2. Drag and drop to ComfyUI.

load checkpoint

(a) Load your SANA model checkpoint.

load vae

(b) Load VAE model.

load gemma loader

(c) Select Gemma model. It can also run in CPU if you do not have higher GPUs but will take more time. To do this, you can use 4bit quantized model when working with CPU setup.


KSampler settings

(d) Set KSampler settings

Add positive negative prompts

(e) Add positive and negative prompt. 

(f) Hit "Queue" button to start generating, and here is our result.


First try:

Prompt: a cyberpunk cat with a neon sign that says "Sana"

CFG: 3

Steps:18

a cat with neon lightings

a cat with neon lightings


The results are not cherry picked. Second generation is much better than that of the first one. The text is not up to mark.

Second Try:

Tried something like realistic.

Prompt used: a beautiful woman in the beach, professional photoshoot, 8k, art with realism

CFG: 3

Steps:18


a beautiful woman in beach for photoshoot

a beautiful woman in beach for photoshoot

We tried to enhanced the above prompt using Transformer based LLMs(LArge Language Models) and here is what we got.
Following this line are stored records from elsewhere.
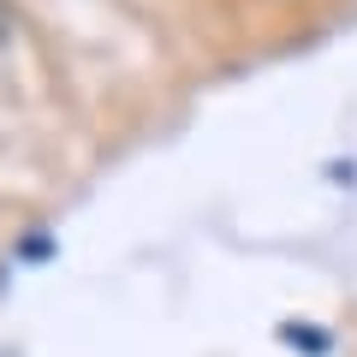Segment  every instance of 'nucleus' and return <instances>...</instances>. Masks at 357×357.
Instances as JSON below:
<instances>
[{
  "label": "nucleus",
  "instance_id": "1",
  "mask_svg": "<svg viewBox=\"0 0 357 357\" xmlns=\"http://www.w3.org/2000/svg\"><path fill=\"white\" fill-rule=\"evenodd\" d=\"M6 42H13V13L0 6V48H6Z\"/></svg>",
  "mask_w": 357,
  "mask_h": 357
}]
</instances>
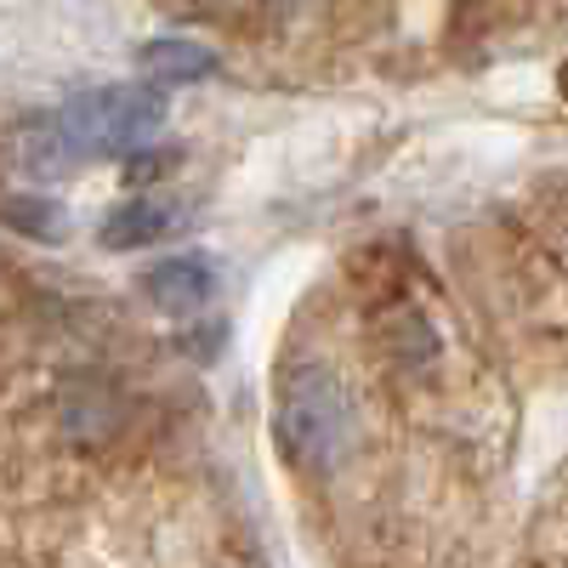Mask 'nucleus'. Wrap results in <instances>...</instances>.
I'll use <instances>...</instances> for the list:
<instances>
[{"instance_id":"obj_9","label":"nucleus","mask_w":568,"mask_h":568,"mask_svg":"<svg viewBox=\"0 0 568 568\" xmlns=\"http://www.w3.org/2000/svg\"><path fill=\"white\" fill-rule=\"evenodd\" d=\"M557 91H562V98H568V63L557 69Z\"/></svg>"},{"instance_id":"obj_5","label":"nucleus","mask_w":568,"mask_h":568,"mask_svg":"<svg viewBox=\"0 0 568 568\" xmlns=\"http://www.w3.org/2000/svg\"><path fill=\"white\" fill-rule=\"evenodd\" d=\"M136 63H142V74H149V85L160 91H171V85H194V80H205L211 69H216V58L205 52L200 40H182V34H165V40H149L136 52Z\"/></svg>"},{"instance_id":"obj_4","label":"nucleus","mask_w":568,"mask_h":568,"mask_svg":"<svg viewBox=\"0 0 568 568\" xmlns=\"http://www.w3.org/2000/svg\"><path fill=\"white\" fill-rule=\"evenodd\" d=\"M142 291H149V302L171 318H187V313H200L216 291V273L205 256H165L154 262L149 273H142Z\"/></svg>"},{"instance_id":"obj_2","label":"nucleus","mask_w":568,"mask_h":568,"mask_svg":"<svg viewBox=\"0 0 568 568\" xmlns=\"http://www.w3.org/2000/svg\"><path fill=\"white\" fill-rule=\"evenodd\" d=\"M52 120L74 149V160L136 154L165 125V98L154 85H103V91H85V98L63 103Z\"/></svg>"},{"instance_id":"obj_1","label":"nucleus","mask_w":568,"mask_h":568,"mask_svg":"<svg viewBox=\"0 0 568 568\" xmlns=\"http://www.w3.org/2000/svg\"><path fill=\"white\" fill-rule=\"evenodd\" d=\"M273 438L291 455V466H307V471L336 466L353 444V398L342 393L336 375L318 364L284 375V387L273 398Z\"/></svg>"},{"instance_id":"obj_8","label":"nucleus","mask_w":568,"mask_h":568,"mask_svg":"<svg viewBox=\"0 0 568 568\" xmlns=\"http://www.w3.org/2000/svg\"><path fill=\"white\" fill-rule=\"evenodd\" d=\"M160 7H182V12H200V7H211V0H160Z\"/></svg>"},{"instance_id":"obj_3","label":"nucleus","mask_w":568,"mask_h":568,"mask_svg":"<svg viewBox=\"0 0 568 568\" xmlns=\"http://www.w3.org/2000/svg\"><path fill=\"white\" fill-rule=\"evenodd\" d=\"M194 222L182 200H165V194H149V200H125L120 211L103 216L98 227V245L103 251H142V245H165L171 233H182Z\"/></svg>"},{"instance_id":"obj_6","label":"nucleus","mask_w":568,"mask_h":568,"mask_svg":"<svg viewBox=\"0 0 568 568\" xmlns=\"http://www.w3.org/2000/svg\"><path fill=\"white\" fill-rule=\"evenodd\" d=\"M74 165H80V160H74V149L63 142L58 120H34V125L18 131V171H23V176L58 182V176H69Z\"/></svg>"},{"instance_id":"obj_7","label":"nucleus","mask_w":568,"mask_h":568,"mask_svg":"<svg viewBox=\"0 0 568 568\" xmlns=\"http://www.w3.org/2000/svg\"><path fill=\"white\" fill-rule=\"evenodd\" d=\"M0 216H7L18 233H29V240H45V245H52V240H63V211H58V200H7V211H0Z\"/></svg>"}]
</instances>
Enhanced prompt (NLP technique): A stunning woman with graceful features, standing confidently on a pristine sandy beach during golden hour, illuminated by the warm glow of the setting sun. She is wearing an elegant flowing summer dress that gently sways with the ocean breeze, her hair cascading in soft waves. The background captures the serene beauty of the beach, with clear turquoise waters stretching to the horizon, soft ripples reflecting the sunlight, and a vibrant sky transitioning from orange to pink hues. The composition emphasizes artful realism, professional photoshoot quality, with intricate details in facial expressions, fabric textures, and natural lighting. Captured in ultra-high-resolution (8k), the scene evokes a sense of tranquility and sophistication.


generated result with enhanced prompting

Even after enhancing prompt we got poor results. The face is deformed. Hands and legs are not perfect. Really unexpected result. 

After multiple trials and testing, we concluded that the model is faster enough to generate images as compared to other diffusion models but you can't expect much from it as from the quality perspective.

Another sad part is that the model is censored that means like Pony models you cannot get something which controlled by you . So, yes this is restriction they have put it in.